Multi Period Optimization policy.

Implements the model developed in chapter 5, page 49 of the paper. You specify the objective terms using classes such as ReturnsForecast and TcostModel, each multiplied by its multiplier. You also specify lists of constraints. There are two ways to do it. You either define the same objective terms and costraints for each step of the multi-period problem, or you define a different objective term and different list of constraints for each step. In addition we offer a terminal_constraint argument to simply impose that at the last step in the optimization the post-trade weights match the given weights (see page 51).

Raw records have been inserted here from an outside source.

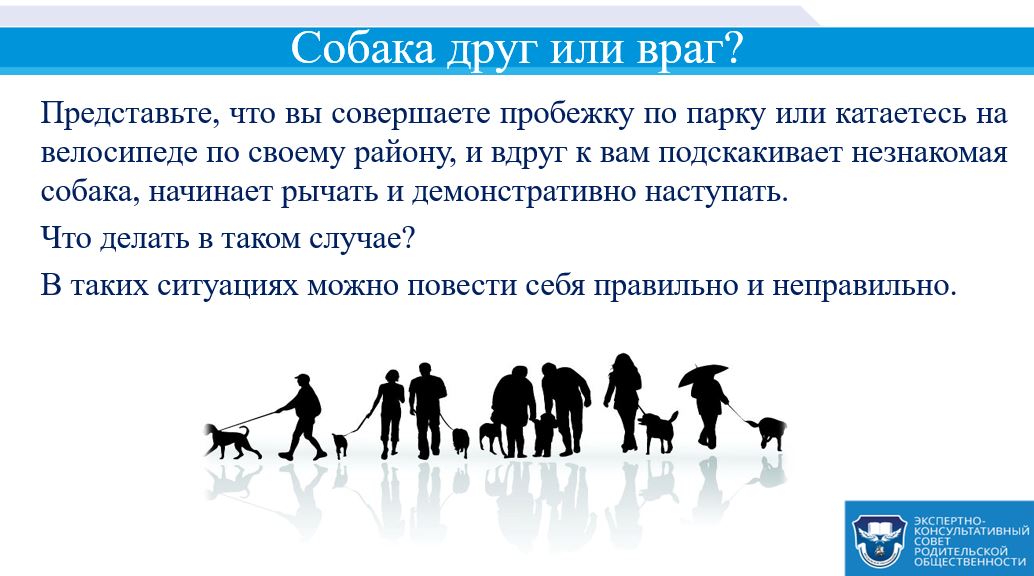 Собака друг или враг?

Представьте, что вы совершаете пробежку по парку или катаетесь на велосипеде по своему району, и вдруг к вам подскакивает незнакомая собака, начинает рычать и демонстративно наступать.

Что делать в таком случае?

В таких ситуациях можно повести себя правильно и неправильно.

ЭКСПЕРТНО-КОНСУЛЬТАТИВНЫЙ СОВЕТ РОДИТЕЛЬСКОЙ ОБЩЕСТВЕННОСТИ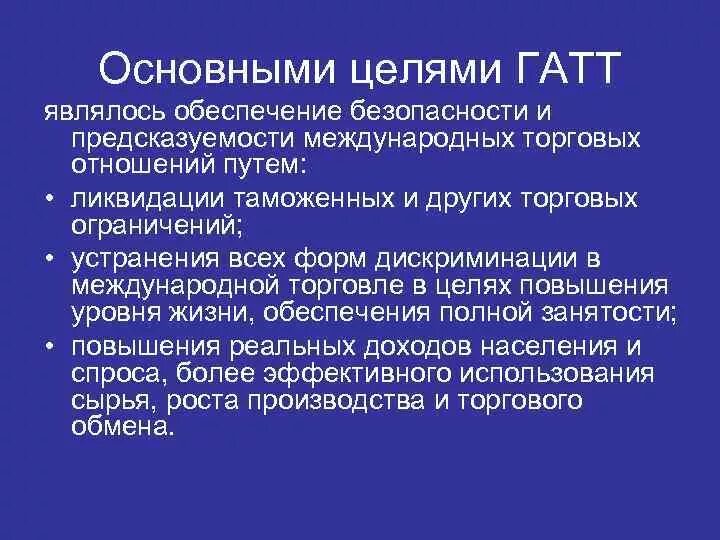 Основными целями ГАТТ

являлось обеспечение безопасности и предсказуемости международных торговых отношений путем:

• ликвидации таможенных и других торговых ограничений;

• устранения всех форм дискриминации в международной торговле в целях повышения уровня жизни, обеспечения полной занятости;

• повышения реальных доходов населения и спроса, более эффективного использования сырья, роста производства и торгового обмена.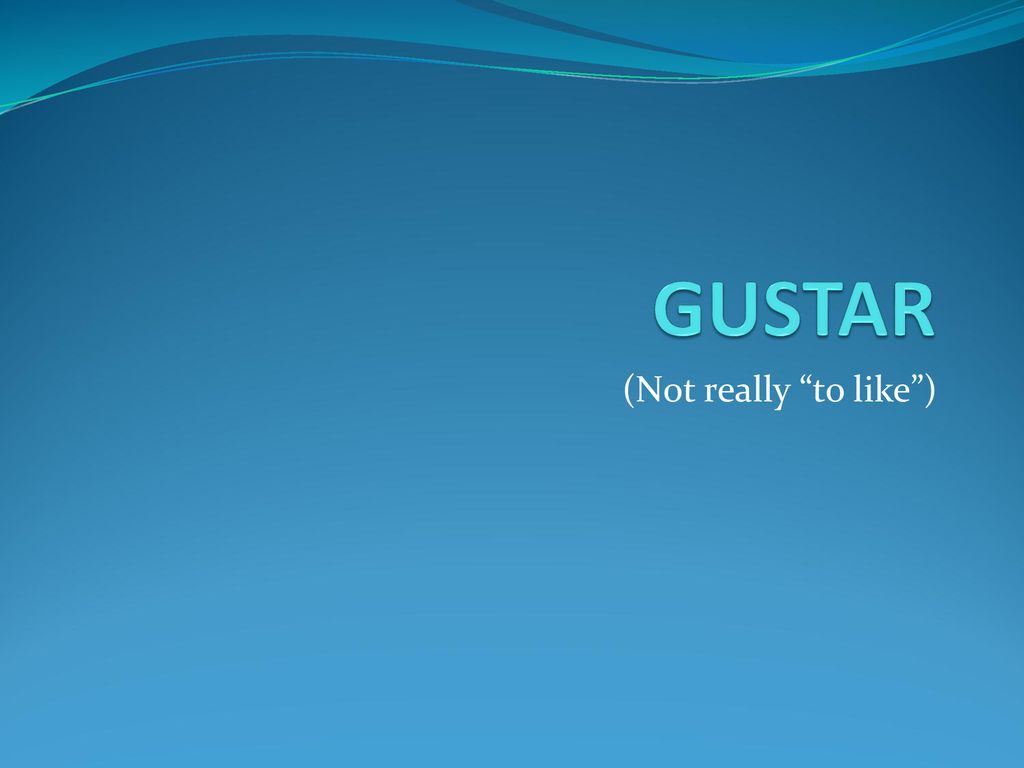 GUSTAR

(Not really “to like”)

When it computes the trajectory of weights for the future it only returns the first step (to the Simulator, typically). The future steps (planning horizon) are by default not returned.

Parameters:
  • objective (algebra of Cost or list of) – These will be maximized; if you pass a single expression of Cost it is understood as the same for all steps; if it’s a list you must also pass a list of lists for constraints, each term represents the cost for each step of the optimization (starting from the first, i.e., today) and the length of the list is used as planning_horizon (the value you pass there will be ignored)

  • constraints (list of Constraints or list of those) – These will be imposed on the optimization. Default []. Pass this as a list of lists of the same length as objective to specify different constraints at different time steps.

  • planning_horizon (int or None) – How many steps in the future we plan for. Ignored if passing objective and constraints as lists. Default is None.

  • terminal_constraint (pd.Series or None) – If you pass a Series to this (default is None) it will impose that at the last step of the multi period optimization the post-trade weights are equal to this.

  • include_cash_return (bool) – Whether to automatically include the CashReturn term in the objective, with default parameters. Default is True.

  • benchmark (Policy class or instance) – Benchmark weights to use in the risk model and other terms that need it. You can use any policy here. Suggested ones ones are AllCash, the default, Uniform (uniform allocation on non-cash assets), and MarketBenchmark, which approximates the market-weighted portfolio.

  • kwargs (dict) – Any extra argument will be passed to cvxpy.Problem.solve, so you can choose a solver and pass parameters to it.

Raises:

SyntaxError – If the format of provided objective and constraints is not right.

execute(h, market_data, t=None)View on GitHub

Execute trading policy at current or user-specified time.

Return the (e.g., dollar) trade vector \(u\), the timestamp of execution (for double check in case you don’t pass it), and a Pandas Series of the number of shares to trade, if you pass a Market Data server which provides open prices (or None).

Parameters:
  • h (pandas.Series) – Holdings vector, in dollars, including the cash account (the last element).

  • market_data (cvxportfolio.MarketData instance) – MarketData instance used to provide data to the policy

  • t (pandas.Timestamp or None) – Time at which we execute. If None (the default), the last timestamp in the trading calendar provided by the MarketData instance is used. Note: if you use a default market data server, you probably want to set their online_usage argument to True.

Raises:

cvxportfolio.errors.DataError – Holdings vector sum to a negative value or don’t match the market data server’s universe.

Returns:

u, t, shares_traded

Return type:

pandas.Series, pandas.Timestamp, pandas.Series

class cvxportfolio.SinglePeriodOpt(objective, constraints=(), include_cash_return=True, benchmark=<class 'cvxportfolio.policies.AllCash'>, **kwargs)View on GitHub

Alias of SinglePeriodOptimization.

As it was defined originally in section 6.1 of the paper.

class cvxportfolio.MultiPeriodOpt(objective, constraints=(), include_cash_return=True, planning_horizon=None, terminal_constraint=None, benchmark=<class 'cvxportfolio.policies.AllCash'>, **kwargs)View on GitHub

Alias of MultiPeriodOptimization.

As it was defined originally in section 6.1 of the paper.